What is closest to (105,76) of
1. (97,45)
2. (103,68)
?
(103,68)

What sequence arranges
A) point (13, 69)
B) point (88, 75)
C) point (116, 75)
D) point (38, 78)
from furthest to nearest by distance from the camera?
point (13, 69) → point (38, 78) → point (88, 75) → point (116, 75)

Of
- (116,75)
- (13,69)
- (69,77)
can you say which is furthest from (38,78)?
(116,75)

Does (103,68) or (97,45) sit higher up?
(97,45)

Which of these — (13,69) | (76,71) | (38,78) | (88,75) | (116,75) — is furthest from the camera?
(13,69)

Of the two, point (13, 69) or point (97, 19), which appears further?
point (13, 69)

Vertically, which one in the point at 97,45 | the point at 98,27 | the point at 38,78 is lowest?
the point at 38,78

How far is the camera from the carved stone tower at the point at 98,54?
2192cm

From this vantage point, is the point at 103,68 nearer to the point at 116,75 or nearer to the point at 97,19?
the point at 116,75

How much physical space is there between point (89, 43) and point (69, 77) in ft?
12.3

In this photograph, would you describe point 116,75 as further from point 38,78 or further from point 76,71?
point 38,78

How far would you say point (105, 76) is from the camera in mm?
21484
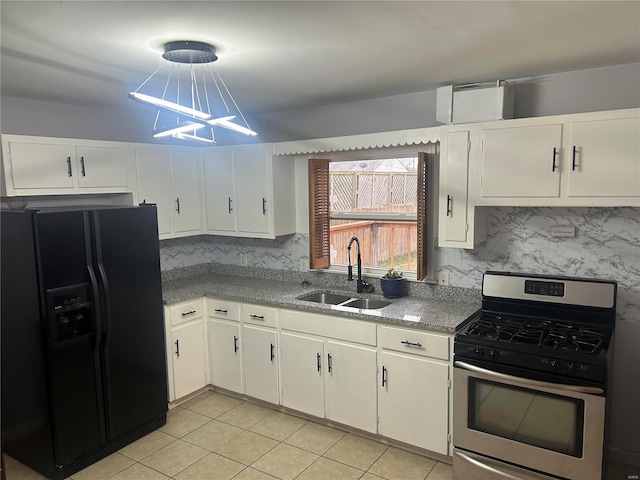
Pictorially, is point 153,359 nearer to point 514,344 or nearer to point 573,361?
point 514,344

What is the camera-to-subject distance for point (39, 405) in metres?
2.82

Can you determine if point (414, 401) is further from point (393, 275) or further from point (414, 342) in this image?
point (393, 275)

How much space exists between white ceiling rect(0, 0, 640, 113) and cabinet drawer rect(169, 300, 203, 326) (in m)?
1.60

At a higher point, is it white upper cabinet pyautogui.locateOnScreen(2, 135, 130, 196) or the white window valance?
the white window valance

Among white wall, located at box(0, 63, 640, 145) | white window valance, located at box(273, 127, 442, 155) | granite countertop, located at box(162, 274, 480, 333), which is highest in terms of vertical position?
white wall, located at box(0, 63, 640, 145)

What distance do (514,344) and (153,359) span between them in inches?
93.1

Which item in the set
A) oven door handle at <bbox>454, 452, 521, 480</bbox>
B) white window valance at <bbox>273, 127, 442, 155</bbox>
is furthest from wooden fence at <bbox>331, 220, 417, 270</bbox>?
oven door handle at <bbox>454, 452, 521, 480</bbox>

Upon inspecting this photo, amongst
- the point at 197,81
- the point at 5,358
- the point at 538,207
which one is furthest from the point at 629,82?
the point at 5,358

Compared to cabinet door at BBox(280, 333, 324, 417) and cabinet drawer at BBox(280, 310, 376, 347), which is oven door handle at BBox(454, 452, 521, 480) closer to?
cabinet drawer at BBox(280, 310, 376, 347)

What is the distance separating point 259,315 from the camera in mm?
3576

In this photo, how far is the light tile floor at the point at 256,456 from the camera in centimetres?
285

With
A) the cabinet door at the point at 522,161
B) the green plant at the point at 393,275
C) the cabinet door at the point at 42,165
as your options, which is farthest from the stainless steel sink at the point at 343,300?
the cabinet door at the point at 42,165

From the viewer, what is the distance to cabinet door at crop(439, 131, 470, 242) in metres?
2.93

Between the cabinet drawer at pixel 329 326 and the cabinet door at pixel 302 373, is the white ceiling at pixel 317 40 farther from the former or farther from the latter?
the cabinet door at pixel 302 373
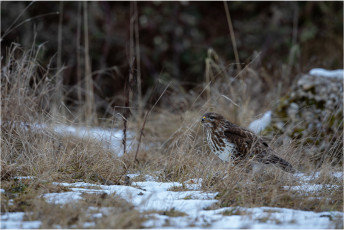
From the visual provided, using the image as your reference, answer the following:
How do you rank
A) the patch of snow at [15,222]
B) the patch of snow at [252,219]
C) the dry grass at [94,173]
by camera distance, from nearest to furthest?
|---|
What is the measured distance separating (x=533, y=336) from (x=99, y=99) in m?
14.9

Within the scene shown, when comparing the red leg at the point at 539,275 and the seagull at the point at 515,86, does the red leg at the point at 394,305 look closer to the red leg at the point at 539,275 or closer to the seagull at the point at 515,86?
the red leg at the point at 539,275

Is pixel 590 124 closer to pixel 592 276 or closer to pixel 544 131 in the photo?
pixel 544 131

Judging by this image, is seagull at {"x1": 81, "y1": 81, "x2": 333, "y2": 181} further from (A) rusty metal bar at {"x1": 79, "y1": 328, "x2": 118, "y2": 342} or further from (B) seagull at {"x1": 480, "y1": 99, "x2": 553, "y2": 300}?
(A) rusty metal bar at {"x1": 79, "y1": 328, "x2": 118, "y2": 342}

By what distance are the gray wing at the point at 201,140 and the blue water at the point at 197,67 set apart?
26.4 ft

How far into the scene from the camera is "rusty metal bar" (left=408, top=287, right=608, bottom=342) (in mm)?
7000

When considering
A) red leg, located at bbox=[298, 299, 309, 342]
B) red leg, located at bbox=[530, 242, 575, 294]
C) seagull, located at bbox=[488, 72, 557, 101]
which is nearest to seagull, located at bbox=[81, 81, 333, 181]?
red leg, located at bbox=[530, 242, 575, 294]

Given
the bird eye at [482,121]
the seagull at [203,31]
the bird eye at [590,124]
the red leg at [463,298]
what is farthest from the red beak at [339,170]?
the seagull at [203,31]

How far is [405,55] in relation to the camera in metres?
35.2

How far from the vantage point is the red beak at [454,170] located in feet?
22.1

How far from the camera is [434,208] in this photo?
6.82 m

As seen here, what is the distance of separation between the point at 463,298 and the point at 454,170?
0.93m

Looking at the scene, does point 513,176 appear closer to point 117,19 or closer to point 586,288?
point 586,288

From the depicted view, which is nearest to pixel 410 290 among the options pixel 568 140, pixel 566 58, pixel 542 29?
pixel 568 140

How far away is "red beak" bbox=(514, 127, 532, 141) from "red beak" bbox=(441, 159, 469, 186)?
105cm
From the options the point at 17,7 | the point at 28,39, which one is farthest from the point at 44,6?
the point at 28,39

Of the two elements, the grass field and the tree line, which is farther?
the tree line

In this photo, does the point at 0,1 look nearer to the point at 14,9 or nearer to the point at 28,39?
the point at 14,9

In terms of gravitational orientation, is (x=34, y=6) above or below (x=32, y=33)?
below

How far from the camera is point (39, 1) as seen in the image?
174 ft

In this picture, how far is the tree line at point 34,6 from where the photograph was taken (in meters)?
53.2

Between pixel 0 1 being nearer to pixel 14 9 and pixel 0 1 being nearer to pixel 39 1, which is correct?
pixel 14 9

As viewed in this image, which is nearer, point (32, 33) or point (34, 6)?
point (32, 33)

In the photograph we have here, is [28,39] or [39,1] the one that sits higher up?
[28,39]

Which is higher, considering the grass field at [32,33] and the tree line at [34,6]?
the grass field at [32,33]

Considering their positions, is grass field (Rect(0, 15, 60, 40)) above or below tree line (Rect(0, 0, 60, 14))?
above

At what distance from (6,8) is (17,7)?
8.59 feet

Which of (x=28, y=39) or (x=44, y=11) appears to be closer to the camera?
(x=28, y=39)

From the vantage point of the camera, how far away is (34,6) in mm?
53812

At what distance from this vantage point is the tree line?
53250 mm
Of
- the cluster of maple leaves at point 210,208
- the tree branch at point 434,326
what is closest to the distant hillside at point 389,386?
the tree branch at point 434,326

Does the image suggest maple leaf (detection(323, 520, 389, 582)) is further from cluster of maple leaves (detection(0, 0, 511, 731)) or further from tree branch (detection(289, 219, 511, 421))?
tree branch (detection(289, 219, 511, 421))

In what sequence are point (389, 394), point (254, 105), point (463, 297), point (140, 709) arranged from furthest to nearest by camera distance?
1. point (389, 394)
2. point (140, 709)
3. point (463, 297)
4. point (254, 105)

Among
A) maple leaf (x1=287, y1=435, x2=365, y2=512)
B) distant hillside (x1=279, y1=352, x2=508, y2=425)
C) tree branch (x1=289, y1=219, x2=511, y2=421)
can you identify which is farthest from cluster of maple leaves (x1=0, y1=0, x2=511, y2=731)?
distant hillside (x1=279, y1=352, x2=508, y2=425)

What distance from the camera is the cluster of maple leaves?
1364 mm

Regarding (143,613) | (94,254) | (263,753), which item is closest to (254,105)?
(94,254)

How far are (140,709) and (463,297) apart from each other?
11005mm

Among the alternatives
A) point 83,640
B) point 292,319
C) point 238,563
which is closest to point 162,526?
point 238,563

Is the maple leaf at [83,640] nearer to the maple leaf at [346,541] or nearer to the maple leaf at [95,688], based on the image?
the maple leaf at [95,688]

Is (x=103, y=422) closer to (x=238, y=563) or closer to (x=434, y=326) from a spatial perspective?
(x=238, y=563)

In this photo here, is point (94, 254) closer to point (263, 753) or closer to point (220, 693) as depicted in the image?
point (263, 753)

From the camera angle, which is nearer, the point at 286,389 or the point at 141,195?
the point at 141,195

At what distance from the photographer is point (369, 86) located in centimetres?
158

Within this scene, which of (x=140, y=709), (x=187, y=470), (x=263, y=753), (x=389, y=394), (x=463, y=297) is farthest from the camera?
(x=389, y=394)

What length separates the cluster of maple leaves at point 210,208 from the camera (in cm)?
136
|---|
**Work to do**. Gather every line from the material above that contains the string "cluster", with case counting, and copy each of those lines in full.

**Response to this exercise**.
- the cluster of maple leaves at point 210,208
Does the image suggest maple leaf (detection(323, 520, 389, 582)) is further from cluster of maple leaves (detection(0, 0, 511, 731)) or further from tree branch (detection(289, 219, 511, 421))?
can you identify which is farthest from cluster of maple leaves (x1=0, y1=0, x2=511, y2=731)?
What distance from the camera is the cluster of maple leaves?
What length separates the cluster of maple leaves at point 210,208 from the camera (in cm)?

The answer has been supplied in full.